Stimulation of receptors in hindlimb muscles activates a supraspinal mechanism which causes a prolonged, post-stimulatory depression of breathing (Waldrop, T.G., F.L. Eldridge and D.E. Millhorn, 1982, Respir. Physiol. 50: 239-254). In the present study phrenic nerve responses to stimulation of hindlimb muscles were studied in anesthetized, paralyzed cats whose vagi and carotid sinus nerves had been cut. Body temperature and end-tidal PCO2 were kept constant with servocontrollers. The post-stimulatory depression of breathing was greatly attenuated in cats pretreated with an opiate antagonist (naloxone) and did not occur in animals pretreated with a GABA antagonist (bicuculline). The response was not blocked by prior administration of either a serotonin antagonist (methysergide) or a dopamine and norepinephrine antagonist (alpha-methyltyrosine). We conclude that endogenous opiates and possibly GABA, but not serotonin, dopamine or norepinephrine, are involved in the neural mechanism responsible for the prolonged depression of breathing.

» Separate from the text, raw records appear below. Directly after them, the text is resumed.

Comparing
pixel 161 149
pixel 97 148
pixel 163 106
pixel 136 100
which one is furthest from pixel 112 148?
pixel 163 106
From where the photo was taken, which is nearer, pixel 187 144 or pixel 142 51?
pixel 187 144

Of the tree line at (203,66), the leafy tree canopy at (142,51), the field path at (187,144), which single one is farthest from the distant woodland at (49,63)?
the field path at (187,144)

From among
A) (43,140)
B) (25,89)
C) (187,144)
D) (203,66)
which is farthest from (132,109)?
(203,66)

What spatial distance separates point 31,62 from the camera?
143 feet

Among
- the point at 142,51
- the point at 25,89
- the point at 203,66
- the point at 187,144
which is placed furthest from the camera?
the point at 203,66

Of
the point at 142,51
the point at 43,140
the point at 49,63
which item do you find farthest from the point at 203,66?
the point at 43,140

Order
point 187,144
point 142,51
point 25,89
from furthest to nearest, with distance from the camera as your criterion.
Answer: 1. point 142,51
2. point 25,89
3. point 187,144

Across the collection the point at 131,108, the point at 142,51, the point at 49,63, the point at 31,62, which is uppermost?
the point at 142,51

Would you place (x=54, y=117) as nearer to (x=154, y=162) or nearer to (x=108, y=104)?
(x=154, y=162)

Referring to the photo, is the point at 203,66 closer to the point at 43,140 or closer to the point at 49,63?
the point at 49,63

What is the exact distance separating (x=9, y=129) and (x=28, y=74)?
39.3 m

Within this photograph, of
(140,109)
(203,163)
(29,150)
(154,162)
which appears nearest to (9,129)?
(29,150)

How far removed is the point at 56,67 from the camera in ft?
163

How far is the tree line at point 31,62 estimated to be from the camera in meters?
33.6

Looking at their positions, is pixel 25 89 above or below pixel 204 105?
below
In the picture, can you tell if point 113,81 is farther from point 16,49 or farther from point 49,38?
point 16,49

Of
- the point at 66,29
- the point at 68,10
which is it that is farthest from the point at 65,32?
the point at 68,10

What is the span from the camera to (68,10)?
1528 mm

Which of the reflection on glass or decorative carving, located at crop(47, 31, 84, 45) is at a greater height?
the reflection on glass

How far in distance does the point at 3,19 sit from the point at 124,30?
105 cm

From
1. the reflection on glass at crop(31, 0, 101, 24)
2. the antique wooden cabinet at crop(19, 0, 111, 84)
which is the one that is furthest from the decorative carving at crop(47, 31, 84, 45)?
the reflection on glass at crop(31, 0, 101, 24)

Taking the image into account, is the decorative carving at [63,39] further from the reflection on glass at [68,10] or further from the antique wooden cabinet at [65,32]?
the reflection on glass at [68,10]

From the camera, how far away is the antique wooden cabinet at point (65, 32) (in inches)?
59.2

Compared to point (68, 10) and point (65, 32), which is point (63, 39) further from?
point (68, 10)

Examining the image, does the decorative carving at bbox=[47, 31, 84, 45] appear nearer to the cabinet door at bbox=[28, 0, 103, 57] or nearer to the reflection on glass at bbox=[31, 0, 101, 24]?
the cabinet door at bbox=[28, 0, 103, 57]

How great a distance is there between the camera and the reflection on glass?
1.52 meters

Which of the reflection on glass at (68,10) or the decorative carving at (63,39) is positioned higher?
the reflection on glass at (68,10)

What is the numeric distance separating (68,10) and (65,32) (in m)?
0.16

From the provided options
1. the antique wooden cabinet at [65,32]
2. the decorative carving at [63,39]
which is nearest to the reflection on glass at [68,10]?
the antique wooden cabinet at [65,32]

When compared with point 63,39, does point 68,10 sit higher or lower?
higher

刺激后肢肌肉中的感受器会激活一种脊髓上机制,该机制会导致呼吸出现长时间的刺激后抑制(Waldrop, T.G., F.L. Eldridge和D.E. Millhorn, 1982年,《呼吸生理学》50: 239 - 254)。在本研究中,在麻醉、麻痹且迷走神经和颈动脉窦神经已被切断的猫身上,研究了膈神经对后肢肌肉刺激的反应。通过伺服控制器使体温和呼气末PCO2保持恒定。在用阿片类拮抗剂(纳洛酮)预处理的猫中,呼吸的刺激后抑制大大减弱,而在用GABA拮抗剂(荷包牡丹碱)预处理的动物中未出现这种抑制。预先给予5-羟色胺拮抗剂(麦角新碱)或多巴胺和去甲肾上腺素拮抗剂(α-甲基酪氨酸)均不能阻断该反应。我们得出结论,内源性阿片类物质以及可能的GABA,但不是5-羟色胺、多巴胺或去甲肾上腺素,参与了导致呼吸长时间抑制的神经机制。